The equipment and methodology can vary greatly from one real estate shooter to the next.
Some use the Canon 11-24 on FF, many use the Nikon 14-24 also on FF. The Canon 14mm/2.8 is another one. The 10, 11, or 12-whatever lenses and even the Sigma 8-16mm lenses on APS-C are also popular. These are all rectilinear lenses.
Then there are the photographers that do pan and stitch either with a conventional lens or with the shift movements of a Tilt/Shift or Perspective control lens. Since a lot of that is also exposure bracketed for HDR/exposure fusion, your sample image could be a composite of as many a 4x3 grid with anywhere from 3 to 5 to 7 bracketed shots at each position. Such time consuming work is usually only done for very high end properties.
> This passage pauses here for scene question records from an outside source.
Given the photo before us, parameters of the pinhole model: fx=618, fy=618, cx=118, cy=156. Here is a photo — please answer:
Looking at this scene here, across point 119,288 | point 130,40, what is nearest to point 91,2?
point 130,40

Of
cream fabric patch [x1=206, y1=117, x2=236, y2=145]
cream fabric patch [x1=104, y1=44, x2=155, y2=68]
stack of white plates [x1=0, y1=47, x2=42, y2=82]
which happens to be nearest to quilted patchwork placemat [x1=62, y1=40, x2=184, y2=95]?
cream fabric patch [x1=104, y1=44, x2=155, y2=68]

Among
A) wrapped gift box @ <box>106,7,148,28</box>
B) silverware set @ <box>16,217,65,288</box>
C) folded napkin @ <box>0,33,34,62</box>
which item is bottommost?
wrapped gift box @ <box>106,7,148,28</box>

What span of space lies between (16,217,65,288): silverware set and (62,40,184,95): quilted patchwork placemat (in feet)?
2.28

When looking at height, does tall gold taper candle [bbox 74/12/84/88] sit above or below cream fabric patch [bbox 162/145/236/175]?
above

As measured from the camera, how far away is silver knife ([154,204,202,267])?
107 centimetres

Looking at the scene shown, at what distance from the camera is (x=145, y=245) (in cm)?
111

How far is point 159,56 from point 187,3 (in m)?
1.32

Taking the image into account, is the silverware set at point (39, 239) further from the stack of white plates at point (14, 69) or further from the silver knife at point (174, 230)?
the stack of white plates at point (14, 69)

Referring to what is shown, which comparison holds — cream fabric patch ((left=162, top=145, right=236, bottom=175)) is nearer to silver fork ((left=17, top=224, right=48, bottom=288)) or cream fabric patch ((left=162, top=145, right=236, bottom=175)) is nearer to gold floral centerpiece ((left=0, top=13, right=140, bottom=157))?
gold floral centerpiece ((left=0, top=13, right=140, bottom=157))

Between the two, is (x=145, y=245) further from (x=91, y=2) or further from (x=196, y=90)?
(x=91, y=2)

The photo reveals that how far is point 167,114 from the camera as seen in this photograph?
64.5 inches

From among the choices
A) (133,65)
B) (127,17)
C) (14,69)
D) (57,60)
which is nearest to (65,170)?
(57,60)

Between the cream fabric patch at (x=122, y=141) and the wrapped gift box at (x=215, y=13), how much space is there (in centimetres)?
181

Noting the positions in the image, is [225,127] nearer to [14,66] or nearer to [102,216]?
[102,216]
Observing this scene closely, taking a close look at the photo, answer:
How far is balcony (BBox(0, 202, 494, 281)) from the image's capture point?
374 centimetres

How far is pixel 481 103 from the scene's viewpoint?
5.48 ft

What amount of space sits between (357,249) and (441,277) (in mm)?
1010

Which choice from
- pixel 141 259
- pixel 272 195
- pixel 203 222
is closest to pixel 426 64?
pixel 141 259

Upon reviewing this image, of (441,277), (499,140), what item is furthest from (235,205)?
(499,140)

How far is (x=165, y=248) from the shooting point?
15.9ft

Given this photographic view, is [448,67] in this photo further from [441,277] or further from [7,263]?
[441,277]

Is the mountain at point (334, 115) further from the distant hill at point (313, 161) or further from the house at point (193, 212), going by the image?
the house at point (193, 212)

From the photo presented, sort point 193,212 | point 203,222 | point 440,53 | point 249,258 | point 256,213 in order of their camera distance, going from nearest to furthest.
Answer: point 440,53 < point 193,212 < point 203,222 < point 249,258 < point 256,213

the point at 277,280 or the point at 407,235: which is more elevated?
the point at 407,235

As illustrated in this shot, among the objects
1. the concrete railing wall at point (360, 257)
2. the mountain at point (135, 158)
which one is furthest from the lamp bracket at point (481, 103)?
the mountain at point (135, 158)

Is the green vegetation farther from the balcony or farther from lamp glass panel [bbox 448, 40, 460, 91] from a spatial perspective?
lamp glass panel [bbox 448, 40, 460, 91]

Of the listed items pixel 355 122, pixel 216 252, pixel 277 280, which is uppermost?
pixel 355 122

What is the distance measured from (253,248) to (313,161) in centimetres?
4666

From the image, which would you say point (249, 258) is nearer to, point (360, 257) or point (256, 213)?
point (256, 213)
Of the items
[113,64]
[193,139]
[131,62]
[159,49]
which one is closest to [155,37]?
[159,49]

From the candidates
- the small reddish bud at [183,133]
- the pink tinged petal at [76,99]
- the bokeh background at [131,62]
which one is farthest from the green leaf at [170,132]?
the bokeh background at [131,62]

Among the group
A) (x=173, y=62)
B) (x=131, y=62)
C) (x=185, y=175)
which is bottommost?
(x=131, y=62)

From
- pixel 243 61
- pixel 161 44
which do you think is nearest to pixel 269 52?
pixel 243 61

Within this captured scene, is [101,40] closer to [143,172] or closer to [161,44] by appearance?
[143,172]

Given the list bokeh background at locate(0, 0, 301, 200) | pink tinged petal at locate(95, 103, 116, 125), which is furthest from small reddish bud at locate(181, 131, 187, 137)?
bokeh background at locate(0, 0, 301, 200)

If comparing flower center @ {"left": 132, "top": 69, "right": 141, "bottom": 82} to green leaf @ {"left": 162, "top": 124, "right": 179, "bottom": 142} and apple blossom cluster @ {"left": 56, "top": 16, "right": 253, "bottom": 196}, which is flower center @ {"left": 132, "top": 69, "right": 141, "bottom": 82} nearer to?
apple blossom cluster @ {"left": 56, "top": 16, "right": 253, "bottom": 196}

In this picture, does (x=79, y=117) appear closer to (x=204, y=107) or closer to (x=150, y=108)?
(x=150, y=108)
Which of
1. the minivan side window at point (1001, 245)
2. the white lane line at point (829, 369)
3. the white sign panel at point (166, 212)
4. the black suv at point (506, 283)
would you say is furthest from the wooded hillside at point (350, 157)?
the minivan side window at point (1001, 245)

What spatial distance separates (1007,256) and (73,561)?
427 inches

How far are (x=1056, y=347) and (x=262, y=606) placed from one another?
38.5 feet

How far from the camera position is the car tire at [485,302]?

On the other end of the scale, since many real estate clients don't require very high resolution, compact cameras, which make large depth of field easier, are also popular. These can be something like Micro Four-Thirds interchangeable lens cameras or even a fixed lens compact with a very wide angle of view.
There are a few specialized cameras designed particularly to be used for real estate interiors. The Matterport system uses a series of scans with a specialized 2D/3D camera to build a very detailed 3D model of a space from which virtual tours and 2D views can be generated.